A Set of Unanswerable Questions
Questions that just keep repeating in my head, non-stop, making me go crazy. And this won't even be all of them.
- Why do I miss Jessa sooooooo much?
- Why doesn't The Ex ever call? Wasn't one of the downfalls of our relationship that we would never compromise our friendship? That we would undyingly be friends forever?
- Why does my first girlfriend keep acting so fucking weird around me? It was for three months fucking 5 years ago. Smile and be polite! We were each other's fucking firsts in so many ways. And she's now engaged. Again, smile and be polite!
- Why do I care about how my first girlfriend reacts to me so much?
- Why am I so anti-social lately? All I want to do is go home, lock the door, turn off my phone, and re-watch OC DVDs.
- Why is everyone moving?
- Why do I miss Jessa soooooo much? So much that I'm thinking about all these options that have never before crossed my mind.

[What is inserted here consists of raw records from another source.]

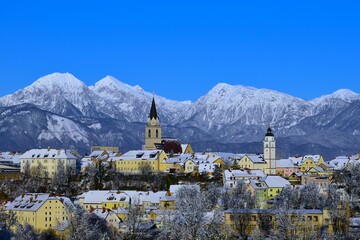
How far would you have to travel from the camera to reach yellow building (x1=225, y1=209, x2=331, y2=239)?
3250 inches

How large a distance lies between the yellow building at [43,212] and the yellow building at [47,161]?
120 ft

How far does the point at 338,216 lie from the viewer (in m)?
84.6

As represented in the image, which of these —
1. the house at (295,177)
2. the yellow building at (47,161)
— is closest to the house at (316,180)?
the house at (295,177)

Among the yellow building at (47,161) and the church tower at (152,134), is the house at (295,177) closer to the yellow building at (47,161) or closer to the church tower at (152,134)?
the church tower at (152,134)

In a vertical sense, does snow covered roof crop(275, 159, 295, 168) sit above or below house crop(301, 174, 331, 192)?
above

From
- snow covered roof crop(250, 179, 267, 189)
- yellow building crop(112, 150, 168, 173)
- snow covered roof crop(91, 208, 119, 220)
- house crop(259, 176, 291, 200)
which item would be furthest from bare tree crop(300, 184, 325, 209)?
yellow building crop(112, 150, 168, 173)

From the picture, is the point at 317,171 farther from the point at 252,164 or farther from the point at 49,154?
the point at 49,154

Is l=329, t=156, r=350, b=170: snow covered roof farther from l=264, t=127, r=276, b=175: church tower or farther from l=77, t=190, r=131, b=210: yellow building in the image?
l=77, t=190, r=131, b=210: yellow building

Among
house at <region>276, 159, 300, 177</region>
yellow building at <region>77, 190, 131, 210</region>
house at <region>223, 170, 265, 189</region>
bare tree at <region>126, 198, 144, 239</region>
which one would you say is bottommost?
bare tree at <region>126, 198, 144, 239</region>

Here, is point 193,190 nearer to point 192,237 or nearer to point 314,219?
point 314,219

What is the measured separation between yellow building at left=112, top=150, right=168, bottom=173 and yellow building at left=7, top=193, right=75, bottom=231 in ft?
128

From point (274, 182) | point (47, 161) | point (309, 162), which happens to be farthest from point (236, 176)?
point (47, 161)

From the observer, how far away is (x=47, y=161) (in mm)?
141000

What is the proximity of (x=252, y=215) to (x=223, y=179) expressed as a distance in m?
36.9
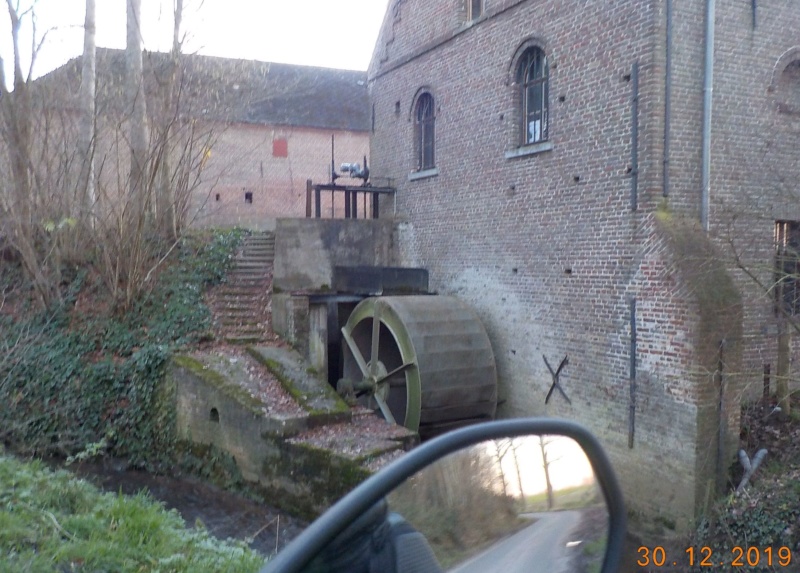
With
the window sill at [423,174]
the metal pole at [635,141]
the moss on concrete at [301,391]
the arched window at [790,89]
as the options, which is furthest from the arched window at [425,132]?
the arched window at [790,89]

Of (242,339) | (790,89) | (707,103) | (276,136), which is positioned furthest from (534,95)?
(276,136)

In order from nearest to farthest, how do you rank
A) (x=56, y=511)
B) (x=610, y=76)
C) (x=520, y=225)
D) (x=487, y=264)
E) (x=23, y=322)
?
(x=56, y=511) → (x=610, y=76) → (x=520, y=225) → (x=487, y=264) → (x=23, y=322)

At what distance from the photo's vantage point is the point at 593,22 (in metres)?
10.0

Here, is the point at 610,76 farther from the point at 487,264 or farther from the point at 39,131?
the point at 39,131

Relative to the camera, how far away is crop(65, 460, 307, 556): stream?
Result: 9008 mm

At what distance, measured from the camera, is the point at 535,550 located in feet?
6.17

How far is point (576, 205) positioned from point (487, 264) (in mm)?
2366

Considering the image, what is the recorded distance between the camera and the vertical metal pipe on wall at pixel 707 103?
367 inches

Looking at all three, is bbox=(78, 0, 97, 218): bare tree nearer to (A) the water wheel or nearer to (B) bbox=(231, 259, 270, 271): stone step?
(B) bbox=(231, 259, 270, 271): stone step

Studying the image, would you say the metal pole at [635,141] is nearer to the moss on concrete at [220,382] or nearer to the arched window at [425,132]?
the arched window at [425,132]

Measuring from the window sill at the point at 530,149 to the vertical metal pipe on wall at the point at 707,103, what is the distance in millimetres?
2220

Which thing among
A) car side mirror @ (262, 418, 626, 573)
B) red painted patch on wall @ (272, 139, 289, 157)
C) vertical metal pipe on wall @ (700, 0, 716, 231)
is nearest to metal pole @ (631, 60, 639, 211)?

- Why do I really believe that Jessa is the best sex I'll ever have? And that I'm not ready to give it up yet?
And the kicker:
- Why is my psychologist out of town for so fucking long that I can't go to her and get all the answers? I know the answers are in me, and I even know some of them (a bit), but it's hard work to own and figure out my shit, and dude, she's my coach. I need her help.
And I'm off. Have a great weekend everybody.